**DATA EXCERPTS:**
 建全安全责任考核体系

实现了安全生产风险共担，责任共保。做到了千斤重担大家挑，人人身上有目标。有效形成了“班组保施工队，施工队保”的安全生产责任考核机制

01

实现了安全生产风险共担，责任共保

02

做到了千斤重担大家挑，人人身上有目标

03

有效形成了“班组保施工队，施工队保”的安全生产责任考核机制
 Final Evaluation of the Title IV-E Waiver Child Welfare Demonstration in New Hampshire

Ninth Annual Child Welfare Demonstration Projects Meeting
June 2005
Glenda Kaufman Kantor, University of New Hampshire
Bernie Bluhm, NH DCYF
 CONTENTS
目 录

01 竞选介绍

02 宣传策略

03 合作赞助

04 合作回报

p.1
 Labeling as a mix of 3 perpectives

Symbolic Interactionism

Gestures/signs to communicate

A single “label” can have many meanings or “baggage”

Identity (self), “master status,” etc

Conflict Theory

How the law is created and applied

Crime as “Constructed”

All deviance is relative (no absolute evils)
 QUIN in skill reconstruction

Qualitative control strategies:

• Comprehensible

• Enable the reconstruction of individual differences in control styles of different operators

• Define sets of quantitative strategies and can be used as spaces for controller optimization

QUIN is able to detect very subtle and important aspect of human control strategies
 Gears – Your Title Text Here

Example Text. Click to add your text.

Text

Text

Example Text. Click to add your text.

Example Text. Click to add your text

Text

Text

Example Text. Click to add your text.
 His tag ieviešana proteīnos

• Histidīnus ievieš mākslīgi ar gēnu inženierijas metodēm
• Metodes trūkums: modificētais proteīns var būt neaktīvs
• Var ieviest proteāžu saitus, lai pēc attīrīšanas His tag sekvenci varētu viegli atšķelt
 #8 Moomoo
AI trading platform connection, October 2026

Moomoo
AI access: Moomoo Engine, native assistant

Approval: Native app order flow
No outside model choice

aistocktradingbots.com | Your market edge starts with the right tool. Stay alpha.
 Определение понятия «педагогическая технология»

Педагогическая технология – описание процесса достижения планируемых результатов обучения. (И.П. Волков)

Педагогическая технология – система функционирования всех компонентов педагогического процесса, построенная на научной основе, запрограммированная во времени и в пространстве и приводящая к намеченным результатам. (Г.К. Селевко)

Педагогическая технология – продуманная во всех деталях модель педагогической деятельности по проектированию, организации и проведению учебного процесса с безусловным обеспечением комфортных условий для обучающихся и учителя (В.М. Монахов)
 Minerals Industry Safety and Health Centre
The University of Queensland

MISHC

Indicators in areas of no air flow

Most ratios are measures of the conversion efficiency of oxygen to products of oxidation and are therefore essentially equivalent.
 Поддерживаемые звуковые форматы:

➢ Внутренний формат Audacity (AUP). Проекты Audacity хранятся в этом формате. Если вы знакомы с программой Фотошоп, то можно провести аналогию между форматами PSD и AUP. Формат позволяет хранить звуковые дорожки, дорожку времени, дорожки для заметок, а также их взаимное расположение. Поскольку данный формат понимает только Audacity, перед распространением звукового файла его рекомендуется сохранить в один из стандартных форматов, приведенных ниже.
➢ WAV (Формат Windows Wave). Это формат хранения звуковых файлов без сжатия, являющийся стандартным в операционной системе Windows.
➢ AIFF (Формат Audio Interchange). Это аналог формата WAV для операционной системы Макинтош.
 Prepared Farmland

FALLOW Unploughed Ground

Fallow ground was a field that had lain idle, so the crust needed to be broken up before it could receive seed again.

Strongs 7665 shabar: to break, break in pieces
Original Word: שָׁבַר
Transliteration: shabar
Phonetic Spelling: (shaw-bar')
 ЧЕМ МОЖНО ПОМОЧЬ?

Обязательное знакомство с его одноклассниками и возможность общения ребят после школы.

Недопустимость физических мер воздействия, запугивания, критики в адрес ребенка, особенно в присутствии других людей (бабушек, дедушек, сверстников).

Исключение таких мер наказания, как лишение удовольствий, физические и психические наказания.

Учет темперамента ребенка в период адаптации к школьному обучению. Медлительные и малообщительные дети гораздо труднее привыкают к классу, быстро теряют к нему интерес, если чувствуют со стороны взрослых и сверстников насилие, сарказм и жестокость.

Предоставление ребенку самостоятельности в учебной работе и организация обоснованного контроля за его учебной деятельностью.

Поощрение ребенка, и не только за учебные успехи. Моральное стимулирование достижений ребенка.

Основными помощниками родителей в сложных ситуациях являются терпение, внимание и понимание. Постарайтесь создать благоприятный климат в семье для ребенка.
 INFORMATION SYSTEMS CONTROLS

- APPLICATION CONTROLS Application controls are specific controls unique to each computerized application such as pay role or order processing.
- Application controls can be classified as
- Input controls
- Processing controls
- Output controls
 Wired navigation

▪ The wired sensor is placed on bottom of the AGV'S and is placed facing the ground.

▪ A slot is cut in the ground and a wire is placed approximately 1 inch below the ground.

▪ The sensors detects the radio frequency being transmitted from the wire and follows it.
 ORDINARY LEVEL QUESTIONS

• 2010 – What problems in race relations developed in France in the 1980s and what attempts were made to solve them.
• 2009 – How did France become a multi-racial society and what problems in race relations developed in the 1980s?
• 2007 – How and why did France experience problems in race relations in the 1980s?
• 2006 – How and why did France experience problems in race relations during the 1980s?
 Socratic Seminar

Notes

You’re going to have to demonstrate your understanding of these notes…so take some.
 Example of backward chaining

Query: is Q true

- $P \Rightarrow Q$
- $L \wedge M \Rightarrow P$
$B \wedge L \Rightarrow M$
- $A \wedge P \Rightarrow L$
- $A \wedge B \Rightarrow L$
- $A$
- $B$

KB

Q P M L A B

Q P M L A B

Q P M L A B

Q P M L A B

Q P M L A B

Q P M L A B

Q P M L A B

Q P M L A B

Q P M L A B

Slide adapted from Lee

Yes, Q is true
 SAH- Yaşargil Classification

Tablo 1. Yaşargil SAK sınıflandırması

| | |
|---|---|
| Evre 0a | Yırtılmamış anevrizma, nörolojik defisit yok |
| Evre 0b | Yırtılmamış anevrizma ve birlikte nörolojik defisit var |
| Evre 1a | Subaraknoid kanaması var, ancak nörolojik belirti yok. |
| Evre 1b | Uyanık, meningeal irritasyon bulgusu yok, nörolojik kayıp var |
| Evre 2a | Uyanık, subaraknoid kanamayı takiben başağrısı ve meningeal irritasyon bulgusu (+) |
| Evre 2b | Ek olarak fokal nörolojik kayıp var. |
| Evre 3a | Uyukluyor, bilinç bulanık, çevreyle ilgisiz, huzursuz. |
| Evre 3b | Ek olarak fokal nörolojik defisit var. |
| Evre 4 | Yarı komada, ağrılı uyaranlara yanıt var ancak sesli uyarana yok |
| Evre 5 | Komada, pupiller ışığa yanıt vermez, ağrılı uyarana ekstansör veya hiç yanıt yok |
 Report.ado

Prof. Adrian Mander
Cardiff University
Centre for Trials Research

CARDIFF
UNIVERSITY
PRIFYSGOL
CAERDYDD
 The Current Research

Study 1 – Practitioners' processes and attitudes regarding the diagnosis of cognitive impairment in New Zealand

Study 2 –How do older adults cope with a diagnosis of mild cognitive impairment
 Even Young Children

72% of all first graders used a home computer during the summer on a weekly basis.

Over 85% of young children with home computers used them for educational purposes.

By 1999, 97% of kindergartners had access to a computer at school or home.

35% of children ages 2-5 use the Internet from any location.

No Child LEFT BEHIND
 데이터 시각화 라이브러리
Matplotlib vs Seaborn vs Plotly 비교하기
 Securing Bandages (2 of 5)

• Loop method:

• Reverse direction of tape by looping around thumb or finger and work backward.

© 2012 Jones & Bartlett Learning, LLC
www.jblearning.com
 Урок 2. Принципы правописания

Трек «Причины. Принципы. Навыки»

**WORK INSTRUCTIONS:** Using the entries above, give back exactly the line containing "- Processing controls", the line containing "ORDINARY LEVEL QUESTIONS", and every line between them, and nothing else.

**EXERCISE SOLUTION:**
- Processing controls
- Output controls
 Wired navigation

▪ The wired sensor is placed on bottom of the AGV'S and is placed facing the ground.

▪ A slot is cut in the ground and a wire is placed approximately 1 inch below the ground.

▪ The sensors detects the radio frequency being transmitted from the wire and follows it.
 ORDINARY LEVEL QUESTIONS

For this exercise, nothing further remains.